A decision by the U.K. energy regulator to investigate the utility industry threatens to delay investment in power generation in the next four years, adding to the risk of blackouts around the time of the next election.
Regulator Ofgem has asked the Competition and Markets Authority to start an inquiry that may force a breakup of utilities’ operations, a process that will take at least 18 months. Companies may be reluctant to invest in infrastructure while the investigation runs, creating an unavoidable “capacity crunch,” according to Liberum Capital Ltd.

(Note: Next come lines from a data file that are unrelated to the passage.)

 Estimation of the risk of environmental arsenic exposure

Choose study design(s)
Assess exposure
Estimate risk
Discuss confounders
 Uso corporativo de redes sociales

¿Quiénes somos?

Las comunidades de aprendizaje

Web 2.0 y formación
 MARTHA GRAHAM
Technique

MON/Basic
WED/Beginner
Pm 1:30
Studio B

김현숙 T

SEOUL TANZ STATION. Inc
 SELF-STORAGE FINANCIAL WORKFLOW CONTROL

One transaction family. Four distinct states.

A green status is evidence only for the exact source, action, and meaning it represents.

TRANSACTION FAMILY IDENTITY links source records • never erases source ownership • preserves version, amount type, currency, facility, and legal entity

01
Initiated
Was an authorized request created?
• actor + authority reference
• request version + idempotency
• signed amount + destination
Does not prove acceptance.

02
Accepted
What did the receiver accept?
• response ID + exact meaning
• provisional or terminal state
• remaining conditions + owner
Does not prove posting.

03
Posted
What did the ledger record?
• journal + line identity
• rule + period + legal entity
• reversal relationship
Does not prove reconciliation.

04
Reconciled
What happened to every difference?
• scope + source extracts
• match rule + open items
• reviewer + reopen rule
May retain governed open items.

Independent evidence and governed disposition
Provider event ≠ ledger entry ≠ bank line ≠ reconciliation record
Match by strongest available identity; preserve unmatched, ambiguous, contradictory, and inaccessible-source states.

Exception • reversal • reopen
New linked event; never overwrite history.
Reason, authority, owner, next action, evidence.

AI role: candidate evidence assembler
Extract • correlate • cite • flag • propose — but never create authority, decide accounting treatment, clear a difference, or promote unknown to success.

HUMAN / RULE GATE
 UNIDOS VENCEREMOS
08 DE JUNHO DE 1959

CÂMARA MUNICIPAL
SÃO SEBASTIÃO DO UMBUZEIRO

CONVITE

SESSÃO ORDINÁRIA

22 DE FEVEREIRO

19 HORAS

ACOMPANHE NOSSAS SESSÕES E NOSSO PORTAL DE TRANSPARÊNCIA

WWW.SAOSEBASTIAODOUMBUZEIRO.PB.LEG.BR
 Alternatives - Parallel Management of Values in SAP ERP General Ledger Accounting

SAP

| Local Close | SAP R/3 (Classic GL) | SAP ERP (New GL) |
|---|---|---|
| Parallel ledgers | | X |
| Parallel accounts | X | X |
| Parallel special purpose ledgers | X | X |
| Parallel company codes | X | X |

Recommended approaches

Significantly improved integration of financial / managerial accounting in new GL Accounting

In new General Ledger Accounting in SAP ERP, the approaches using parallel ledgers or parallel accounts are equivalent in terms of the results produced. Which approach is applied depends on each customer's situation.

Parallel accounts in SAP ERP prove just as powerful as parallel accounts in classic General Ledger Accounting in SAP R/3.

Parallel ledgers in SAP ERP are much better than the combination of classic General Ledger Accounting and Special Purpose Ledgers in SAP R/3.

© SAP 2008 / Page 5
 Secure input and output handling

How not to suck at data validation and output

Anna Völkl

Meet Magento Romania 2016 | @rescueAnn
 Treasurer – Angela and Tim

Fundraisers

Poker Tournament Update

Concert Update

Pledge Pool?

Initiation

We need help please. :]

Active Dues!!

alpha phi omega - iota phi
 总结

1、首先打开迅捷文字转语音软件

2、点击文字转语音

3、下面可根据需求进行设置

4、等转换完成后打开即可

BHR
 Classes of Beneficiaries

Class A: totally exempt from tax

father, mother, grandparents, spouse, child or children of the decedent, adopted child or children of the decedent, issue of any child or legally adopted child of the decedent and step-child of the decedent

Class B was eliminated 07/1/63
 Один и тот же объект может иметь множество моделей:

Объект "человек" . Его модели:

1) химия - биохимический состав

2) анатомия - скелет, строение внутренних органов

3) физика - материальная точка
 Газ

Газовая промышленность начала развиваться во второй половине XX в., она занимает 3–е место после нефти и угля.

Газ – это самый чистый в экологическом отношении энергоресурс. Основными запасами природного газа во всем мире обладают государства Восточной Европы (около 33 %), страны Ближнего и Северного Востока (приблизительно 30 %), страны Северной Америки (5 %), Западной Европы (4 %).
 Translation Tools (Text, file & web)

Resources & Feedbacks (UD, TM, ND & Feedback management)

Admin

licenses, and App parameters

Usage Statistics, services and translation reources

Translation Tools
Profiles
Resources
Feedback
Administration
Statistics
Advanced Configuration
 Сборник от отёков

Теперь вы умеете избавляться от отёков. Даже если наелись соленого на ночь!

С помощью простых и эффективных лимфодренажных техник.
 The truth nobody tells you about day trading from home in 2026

The U.K. is shutting electricity plants faster than it is building replacements. Prime Minister David Cameron’s government is pushing for more investment in power generation as the Labour opposition vows to freeze customer bills if it wins the election that must be held by the middle of next year.
The inquiry “will create uncertainty over the U.K. energy market and potentially deter investment,” Edmund Reid, an analyst at JPMorgan Securities Plc, said in an e-mailed note. “With a general election due in May 2015, there is likely to be an investment hiatus anyway.”
Any delay in bringing on new generation will raise the risk of power shortages. Capacity margins are expected to drop to below 2 percent in 2016 and 2018 from 18 percent in 2010, according to data from Ofgem.
Coal-fired plants totaling 13 gigawatts are at risk of closing by 2019, according to the Confederation of U.K. Coal Producers in Wakefield, England. That’s in addition to the 8.2 gigawatts that were shut in the past 15 months.
Ofgem said it took the investment environment into account before deciding to move forward with the investigation. It’s responding to concerns across all political parties that profits from selling power and natural gas have risen fivefold from 2009 to 2012 with no clear cost reason to do so. Consumers are shouldering the burden by paying higher bills.
“We don’t take the decision to make a market-investigation recommendation lightly,” Andrew Wright interim chief executive officer of Ofgem, said on a conference call. “It does provide additional uncertainty, but it is important to recognize we aren’t starting from a base where there isn’t any uncertainty in the market today.”
There’s an increasing risk of blackouts in the U.K. because building new gas-fired power plants takes years and the review will delay work, Sam Laidlaw, CEO of gas and power provider Centrica Plc, said on BBC Radio 4.
Energy Secretary Ed Davey rejected that suggestion, saying investment in the power industry is rising and that the U.K. is maintaining safe margins between supply and demand.
“The lights are going to stay on,” Davey said in an interview on Radio 4’s “Today” program. “We’re seeing record levels of investment in this industry.”
Utilities have been criticized for raising retail prices faster than inflation, a move the industry attributes to increasing gas costs and levies designed to reduce fossil-fuel emissions.
Electricite de France SA, RWE AG (RWE)’s British unit Npower and EON U.K. -- three of the country’s “Big Six” utilities -- said they welcome the competition inquiry as a way to restore public trust in energy companies.
“We have already made a large number of changes such as running our businesses separately,” EON U.K.’s CEO Tony Cocker said in a statement. His counterpart at Npower, Paul Massara, said March 25 he supports more “ringfencing,” or splitting of business divisions, without a “forced unbundling or sale.”
SSE Plc (SSE), which with Centrica and Scottish Power Ltd. rounds out the six biggest utilities, said yesterday it intends to freeze power and gas prices and split its retail and wholesale units before Ofgem takes action.
The criticism of utilities’ profits has inflamed political debate over living costs, with Cameron’s government pledging to make it easier for customers to switch suppliers.
“What we cannot have when an industry is not working is a company like Centrica and Sam Laidlaw having us over a barrel,” Flint said on Radio 4. “Energy companies have been making substantial profits. Nobody can separate out what is happening.”
The investigation is the first for the U.K.’s new antitrust authority, the CMA, which formally starts work in April. A previous probe into gasoline sales by regulators led to no action after officials concluded competition was working well.